ECLI:NL:CRVB:2014:2853

Centrale Raad van Beroep

Datum uitspraak
27 augustus 2014
Publicatiedatum
27 augustus 2014
Zaaknummer
13-973 ZW
Instantie
Centrale Raad van Beroep
Type
Uitspraak
Rechtsgebied
Bestuursrecht; Socialezekerheidsrecht
Procedures
  • Hoger beroep
Vindplaatsen
  • Rechtspraak.nl
AI samenvatting door LexboostAutomatisch gegenereerd

Beëindiging van Ziektewet-uitkering en beoordeling van psychische en fysieke klachten na auto-ongeval

In deze zaak gaat het om de beëindiging van de Ziektewet-uitkering van appellant, die zich op 13 februari 2012 ziek meldde na een auto-ongeval. Appellant was werkzaam als administratief medewerker en expeditiemedewerker. Na een onderzoek door een verzekeringsarts op 6 juni 2012, waarbij geen relevante beperkingen voor arbeid werden vastgesteld, werd appellant hersteld verklaard en zijn uitkering beëindigd per 11 juni 2012. Appellant maakte bezwaar tegen deze beslissing, maar het Uwv verklaarde het bezwaar ongegrond op 13 juli 2012. De rechtbank Den Haag verklaarde het beroep van appellant tegen deze beslissing ongegrond, waarbij zij de rapporten van de verzekeringsartsen als voldoende onderbouwd beschouwde.

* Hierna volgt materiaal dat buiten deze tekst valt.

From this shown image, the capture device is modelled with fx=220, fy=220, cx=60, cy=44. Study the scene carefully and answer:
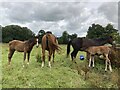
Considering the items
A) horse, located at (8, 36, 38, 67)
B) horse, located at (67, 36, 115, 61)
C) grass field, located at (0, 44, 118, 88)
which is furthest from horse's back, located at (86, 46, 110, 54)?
horse, located at (8, 36, 38, 67)

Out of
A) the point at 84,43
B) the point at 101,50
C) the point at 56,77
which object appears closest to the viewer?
the point at 56,77

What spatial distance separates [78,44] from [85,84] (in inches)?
153

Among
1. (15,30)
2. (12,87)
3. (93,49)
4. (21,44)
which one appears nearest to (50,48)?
(21,44)

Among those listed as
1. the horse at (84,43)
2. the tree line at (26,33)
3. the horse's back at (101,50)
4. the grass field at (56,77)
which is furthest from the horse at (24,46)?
the tree line at (26,33)

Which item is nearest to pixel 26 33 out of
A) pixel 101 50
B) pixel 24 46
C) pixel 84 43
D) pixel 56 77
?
pixel 84 43

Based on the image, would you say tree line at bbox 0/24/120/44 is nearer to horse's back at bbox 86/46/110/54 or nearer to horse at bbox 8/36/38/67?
horse's back at bbox 86/46/110/54

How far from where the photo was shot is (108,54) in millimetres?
9594

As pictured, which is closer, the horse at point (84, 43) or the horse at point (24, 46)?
the horse at point (24, 46)

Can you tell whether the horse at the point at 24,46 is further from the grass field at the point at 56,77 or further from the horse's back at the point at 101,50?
the horse's back at the point at 101,50

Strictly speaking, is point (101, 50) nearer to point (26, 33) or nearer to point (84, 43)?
point (84, 43)

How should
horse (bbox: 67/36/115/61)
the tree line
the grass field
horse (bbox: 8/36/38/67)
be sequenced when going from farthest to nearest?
the tree line
horse (bbox: 67/36/115/61)
horse (bbox: 8/36/38/67)
the grass field

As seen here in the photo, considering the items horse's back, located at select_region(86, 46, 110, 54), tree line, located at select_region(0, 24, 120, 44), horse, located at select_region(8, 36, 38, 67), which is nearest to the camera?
horse, located at select_region(8, 36, 38, 67)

In hoger beroep betwist appellant de uitspraak van de rechtbank en stelt dat zijn fysieke en psychische klachten zijn onderschat. Hij verwijst naar informatie van zijn fysiotherapeut en huisarts, waaruit blijkt dat hij mogelijk lijdt aan een posttraumatische stressstoornis (PTSS). Appellant is van mening dat het medisch onderzoek onzorgvuldig is uitgevoerd, omdat het Uwv geen informatie heeft opgevraagd bij zijn behandelend psycholoog. De Raad voor de Rechtspraak komt tot de conclusie dat er onvoldoende aanwijzingen zijn voor de aanwezigheid van PTSS op de datum in geding, 11 juni 2012. De informatie van PsyQ biedt geen nieuwe inzichten en de verzekeringsartsen hebben geen ernstige psychopathologie vastgesteld.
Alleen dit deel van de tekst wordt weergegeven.